**Extracted information:**
━━━━━━━━━━
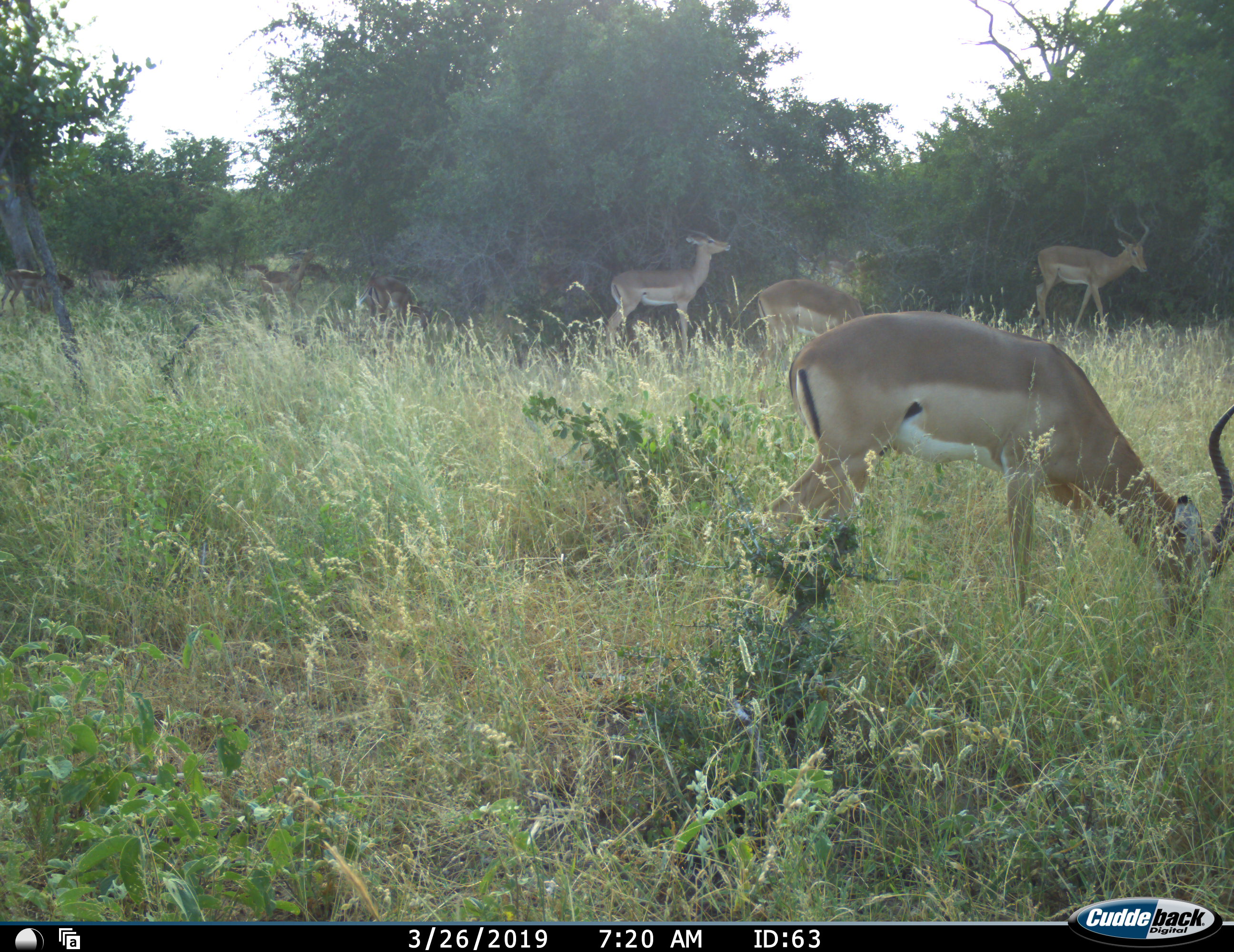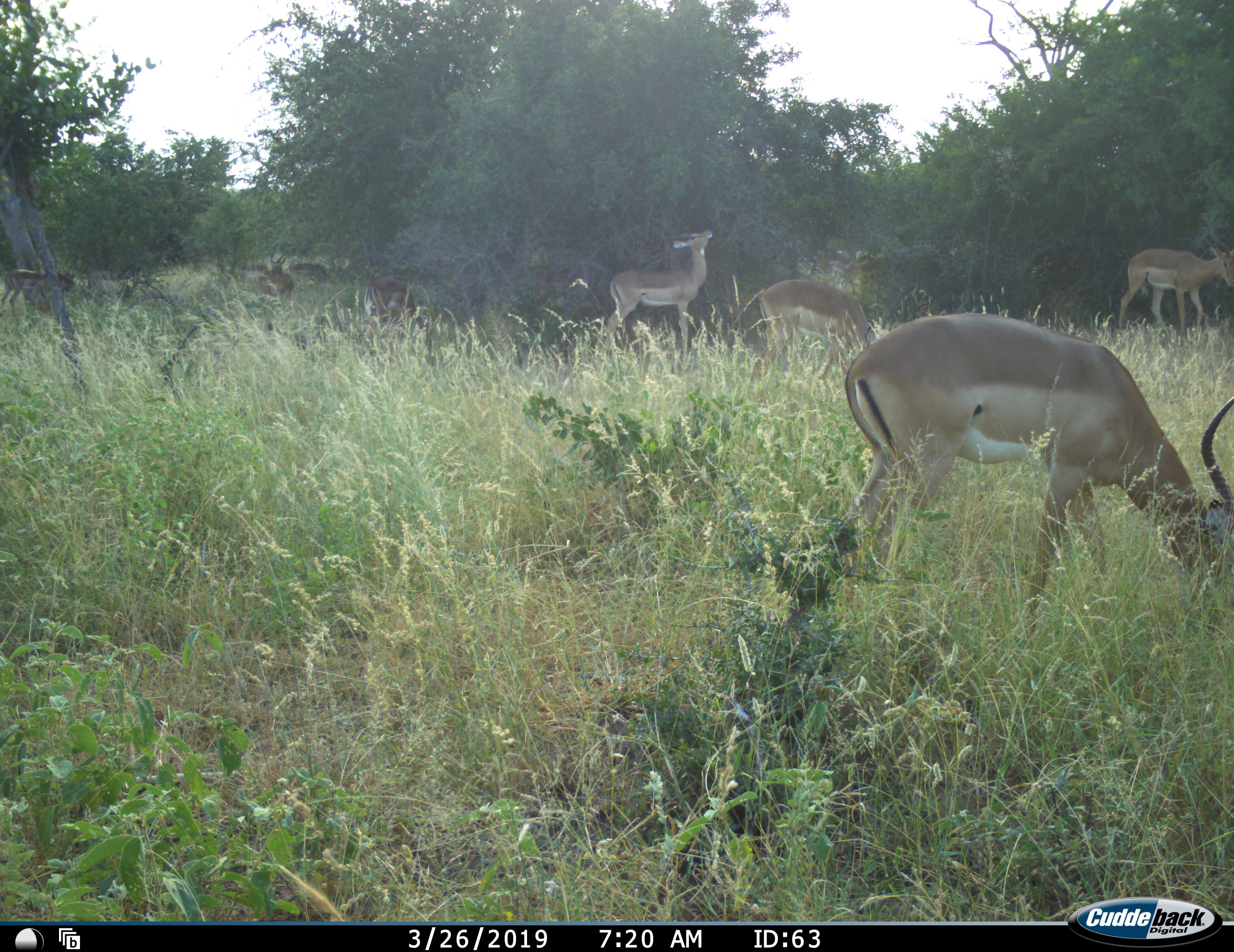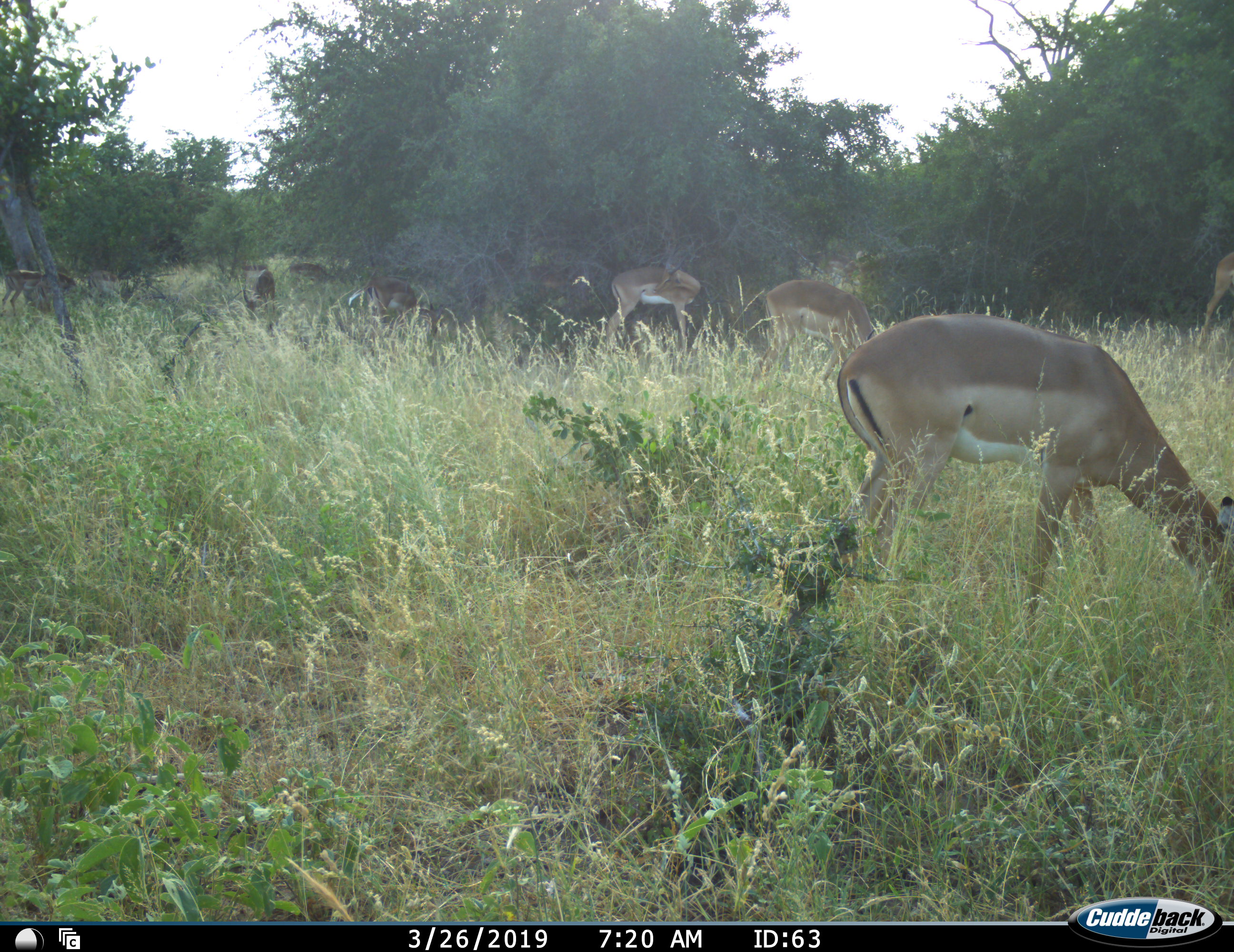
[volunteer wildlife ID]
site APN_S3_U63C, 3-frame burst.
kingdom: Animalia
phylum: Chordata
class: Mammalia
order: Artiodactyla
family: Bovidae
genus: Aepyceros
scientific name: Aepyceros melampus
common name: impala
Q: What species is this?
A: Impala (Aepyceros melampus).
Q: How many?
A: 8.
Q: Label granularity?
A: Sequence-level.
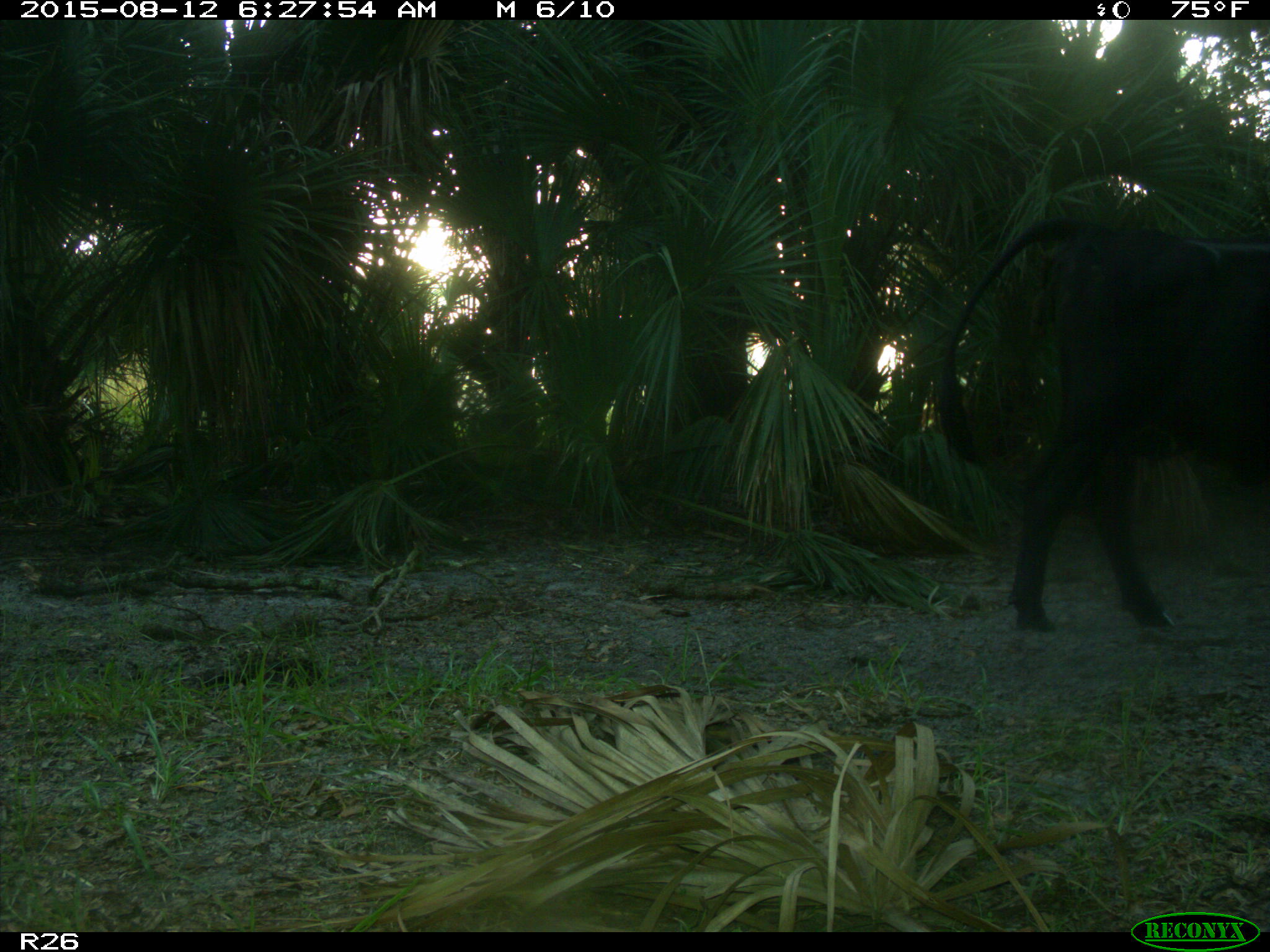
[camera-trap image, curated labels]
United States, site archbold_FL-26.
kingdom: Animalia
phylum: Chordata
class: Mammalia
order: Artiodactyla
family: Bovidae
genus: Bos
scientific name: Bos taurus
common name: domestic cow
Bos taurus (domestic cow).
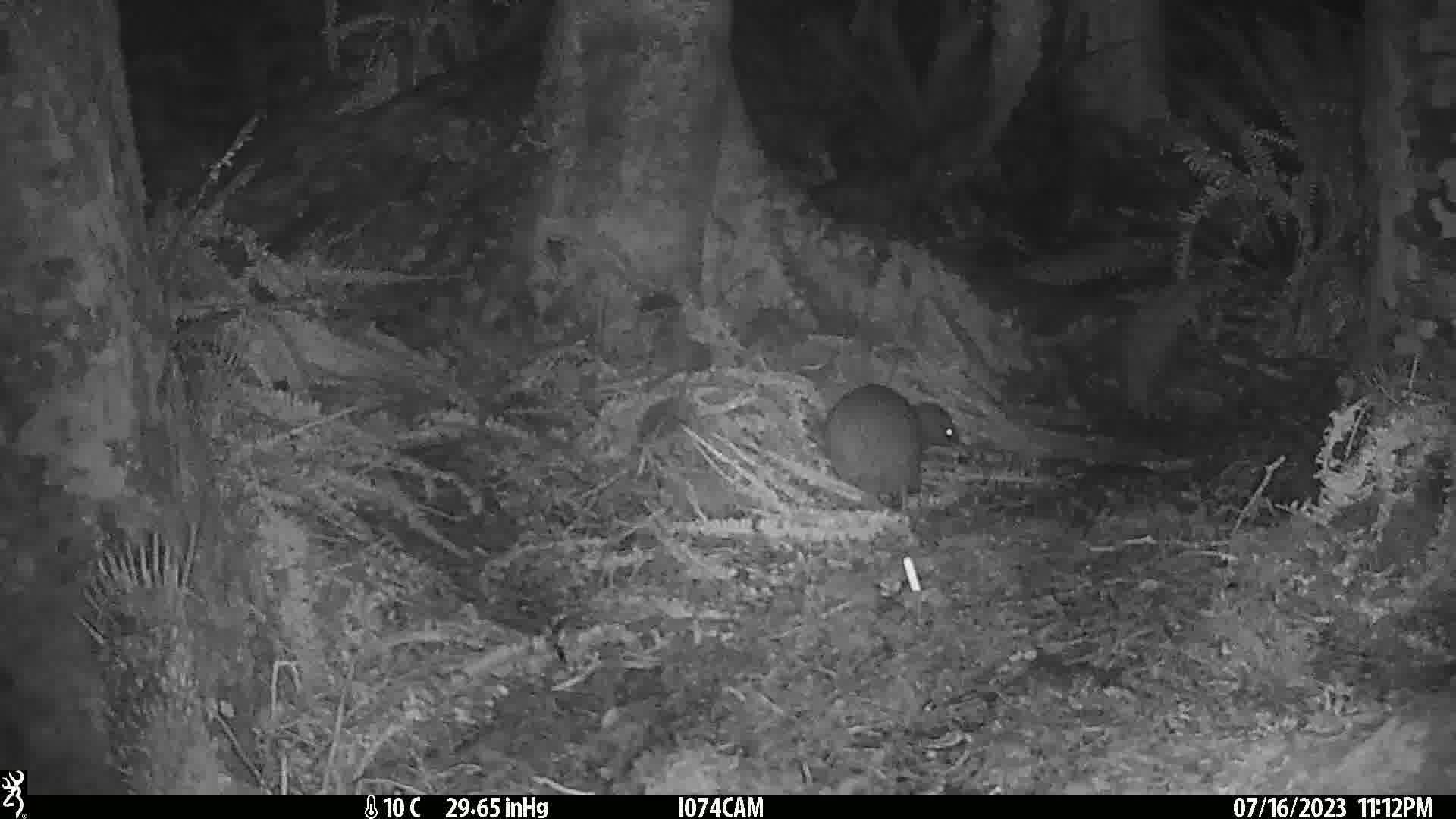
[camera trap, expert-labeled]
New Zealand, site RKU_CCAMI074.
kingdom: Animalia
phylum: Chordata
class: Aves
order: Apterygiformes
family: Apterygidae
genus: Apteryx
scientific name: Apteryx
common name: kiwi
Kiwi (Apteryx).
━━━━━━━━━━
**Task:** All of the entries need to be copied exactly, minus any pictures.

**Output of the task:**
[volunteer wildlife ID]
site APN_S3_U63C, 3-frame burst.
kingdom: Animalia
phylum: Chordata
class: Mammalia
order: Artiodactyla
family: Bovidae
genus: Aepyceros
scientific name: Aepyceros melampus
common name: impala
Q: What species is this?
A: Impala (Aepyceros melampus).
Q: How many?
A: 8.
Q: Label granularity?
A: Sequence-level.
[camera-trap image, curated labels]
United States, site archbold_FL-26.
kingdom: Animalia
phylum: Chordata
class: Mammalia
order: Artiodactyla
family: Bovidae
genus: Bos
scientific name: Bos taurus
common name: domestic cow
Bos taurus (domestic cow).
[camera trap, expert-labeled]
New Zealand, site RKU_CCAMI074.
kingdom: Animalia
phylum: Chordata
class: Aves
order: Apterygiformes
family: Apterygidae
genus: Apteryx
scientific name: Apteryx
common name: kiwi
Kiwi (Apteryx).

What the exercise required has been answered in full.